Some records:
((

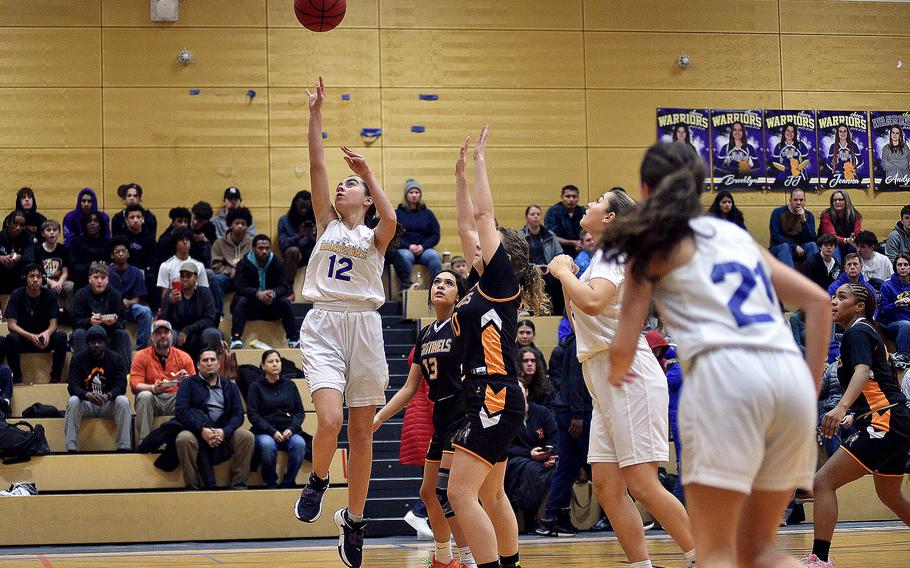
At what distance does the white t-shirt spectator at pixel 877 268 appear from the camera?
1359 cm

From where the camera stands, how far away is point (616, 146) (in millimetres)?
15656

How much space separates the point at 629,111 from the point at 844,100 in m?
3.41

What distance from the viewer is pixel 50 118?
1470cm

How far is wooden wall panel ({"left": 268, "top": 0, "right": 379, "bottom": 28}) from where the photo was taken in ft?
49.0

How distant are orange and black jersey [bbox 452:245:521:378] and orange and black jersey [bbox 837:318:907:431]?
2.45 metres

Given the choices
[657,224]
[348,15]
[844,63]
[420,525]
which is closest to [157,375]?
[420,525]

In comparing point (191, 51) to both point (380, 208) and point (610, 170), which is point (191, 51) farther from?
point (380, 208)

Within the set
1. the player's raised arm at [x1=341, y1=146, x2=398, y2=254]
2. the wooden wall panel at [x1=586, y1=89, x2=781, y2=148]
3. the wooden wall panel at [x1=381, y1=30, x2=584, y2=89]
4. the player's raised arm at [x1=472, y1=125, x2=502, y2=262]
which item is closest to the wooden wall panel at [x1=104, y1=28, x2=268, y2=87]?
the wooden wall panel at [x1=381, y1=30, x2=584, y2=89]

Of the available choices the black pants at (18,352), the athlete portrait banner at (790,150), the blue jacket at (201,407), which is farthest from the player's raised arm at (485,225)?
the athlete portrait banner at (790,150)

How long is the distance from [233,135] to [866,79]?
31.5 ft

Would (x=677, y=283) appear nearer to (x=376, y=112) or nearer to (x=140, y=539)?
(x=140, y=539)

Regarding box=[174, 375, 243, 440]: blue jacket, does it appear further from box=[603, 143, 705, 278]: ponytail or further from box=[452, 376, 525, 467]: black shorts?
box=[603, 143, 705, 278]: ponytail

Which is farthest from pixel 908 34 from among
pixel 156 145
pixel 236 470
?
pixel 236 470

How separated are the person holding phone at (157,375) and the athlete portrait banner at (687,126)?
326 inches
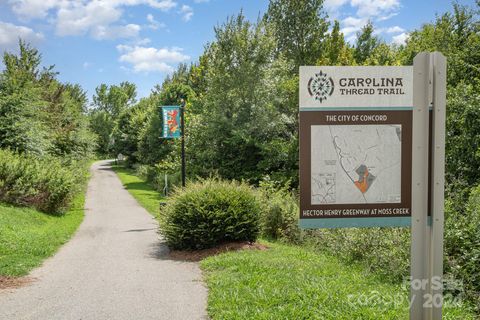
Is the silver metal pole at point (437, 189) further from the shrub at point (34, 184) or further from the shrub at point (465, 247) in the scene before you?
the shrub at point (34, 184)

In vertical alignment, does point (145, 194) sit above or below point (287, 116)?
below

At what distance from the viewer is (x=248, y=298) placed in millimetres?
6176

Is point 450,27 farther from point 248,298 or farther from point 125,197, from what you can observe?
point 125,197

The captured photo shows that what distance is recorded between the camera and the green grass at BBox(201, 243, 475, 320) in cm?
530

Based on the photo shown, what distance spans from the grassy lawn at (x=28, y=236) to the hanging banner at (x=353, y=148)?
302 inches

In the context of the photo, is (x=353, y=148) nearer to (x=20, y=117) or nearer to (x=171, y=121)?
(x=171, y=121)

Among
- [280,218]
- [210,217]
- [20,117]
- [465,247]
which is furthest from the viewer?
[20,117]

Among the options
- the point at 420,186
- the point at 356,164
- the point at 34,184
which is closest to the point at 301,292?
the point at 356,164

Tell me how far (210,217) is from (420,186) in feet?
25.8

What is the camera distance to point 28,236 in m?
13.3

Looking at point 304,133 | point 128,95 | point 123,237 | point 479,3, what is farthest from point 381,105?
point 128,95

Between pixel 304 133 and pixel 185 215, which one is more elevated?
pixel 304 133

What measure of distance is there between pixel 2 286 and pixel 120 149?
54.1 m

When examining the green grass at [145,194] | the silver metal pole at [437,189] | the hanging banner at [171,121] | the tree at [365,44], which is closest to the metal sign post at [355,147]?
the silver metal pole at [437,189]
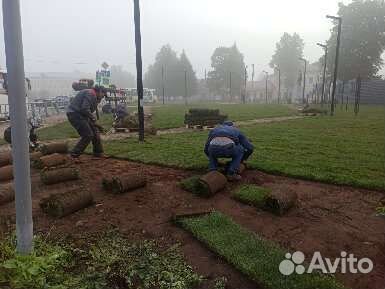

))

WHAT TO DO:
Reproduce all of the records above, switching "camera" to "lens" and changing nothing else. Leave out the pictures.

WRITTEN ANSWER:
At what distance does the white t-shirt spectator at pixel 877 268 appear from the lens?
1359 cm

From where the lens stands, how far away is point (616, 146) (in millimetres)?
15656

How much space separates the point at 629,111 from the point at 844,100 in m?
3.41

What distance from the viewer is pixel 50 118?
1470cm

How far is wooden wall panel ({"left": 268, "top": 0, "right": 379, "bottom": 28}) from where the photo was taken in ft?
49.0

How distant are orange and black jersey [bbox 452:245:521:378] and orange and black jersey [bbox 837:318:907:431]?
2.45 metres

Given the choices
[657,224]
[348,15]
[844,63]
[420,525]
which is closest to [157,375]?
[420,525]

In comparing point (191, 51) to both point (380, 208) and point (610, 170), which is point (191, 51) farther from?
point (380, 208)

Within the set
1. the player's raised arm at [x1=341, y1=146, x2=398, y2=254]
2. the wooden wall panel at [x1=586, y1=89, x2=781, y2=148]
3. the wooden wall panel at [x1=381, y1=30, x2=584, y2=89]
4. the player's raised arm at [x1=472, y1=125, x2=502, y2=262]
which item is closest to the wooden wall panel at [x1=104, y1=28, x2=268, y2=87]?
the wooden wall panel at [x1=381, y1=30, x2=584, y2=89]

Of the available choices the black pants at (18,352), the athlete portrait banner at (790,150), the blue jacket at (201,407), which is farthest from the player's raised arm at (485,225)?
the athlete portrait banner at (790,150)

How long is the distance from [233,135] to [866,79]?
31.5 ft

Would (x=677, y=283) appear nearer to (x=376, y=112) or nearer to (x=140, y=539)?
(x=140, y=539)

Regarding box=[174, 375, 243, 440]: blue jacket, does it appear further from box=[603, 143, 705, 278]: ponytail or further from box=[452, 376, 525, 467]: black shorts?
box=[603, 143, 705, 278]: ponytail

Which is farthest from pixel 908 34 from among
pixel 156 145
pixel 236 470
?
pixel 236 470

How separated are the person holding phone at (157,375) and the athlete portrait banner at (687,126)?
326 inches
Is the silver metal pole at point (437, 189) further from the shrub at point (34, 184) or further from the shrub at point (465, 247) in the scene before you?
the shrub at point (34, 184)

In vertical alignment, does point (145, 194) sit above or below point (287, 116)?
below

At what distance from the viewer is (x=248, y=298) placed in millimetres?
6176

Is point 450,27 farther from point 248,298 or farther from point 125,197, from what you can observe?
point 125,197

The captured photo shows that what distance is recorded between the lens and the green grass at BBox(201, 243, 475, 320) in cm?
530

Based on the photo shown, what distance spans from the grassy lawn at (x=28, y=236) to the hanging banner at (x=353, y=148)?
302 inches

In the context of the photo, is (x=353, y=148) nearer to (x=20, y=117) or nearer to (x=171, y=121)?
(x=171, y=121)

Among
- [280,218]
- [210,217]
- [20,117]
- [465,247]
which is furthest from the viewer?
[20,117]

Among the options
- the point at 420,186
- the point at 356,164
- the point at 34,184
which is closest to the point at 301,292?
the point at 356,164

Tell me how far (210,217) is from (420,186) in feet?
25.8

What is the lens distance to point 28,236 in m?
13.3

Looking at point 304,133 | point 128,95 | point 123,237 | point 479,3, what is farthest from point 381,105?
point 128,95

Between pixel 304 133 and pixel 185 215, which one is more elevated?
pixel 304 133

What measure of distance is there between pixel 2 286 and pixel 120 149?
54.1 m

When examining the green grass at [145,194] | the silver metal pole at [437,189] | the hanging banner at [171,121] | the tree at [365,44], which is closest to the metal sign post at [355,147]?
the silver metal pole at [437,189]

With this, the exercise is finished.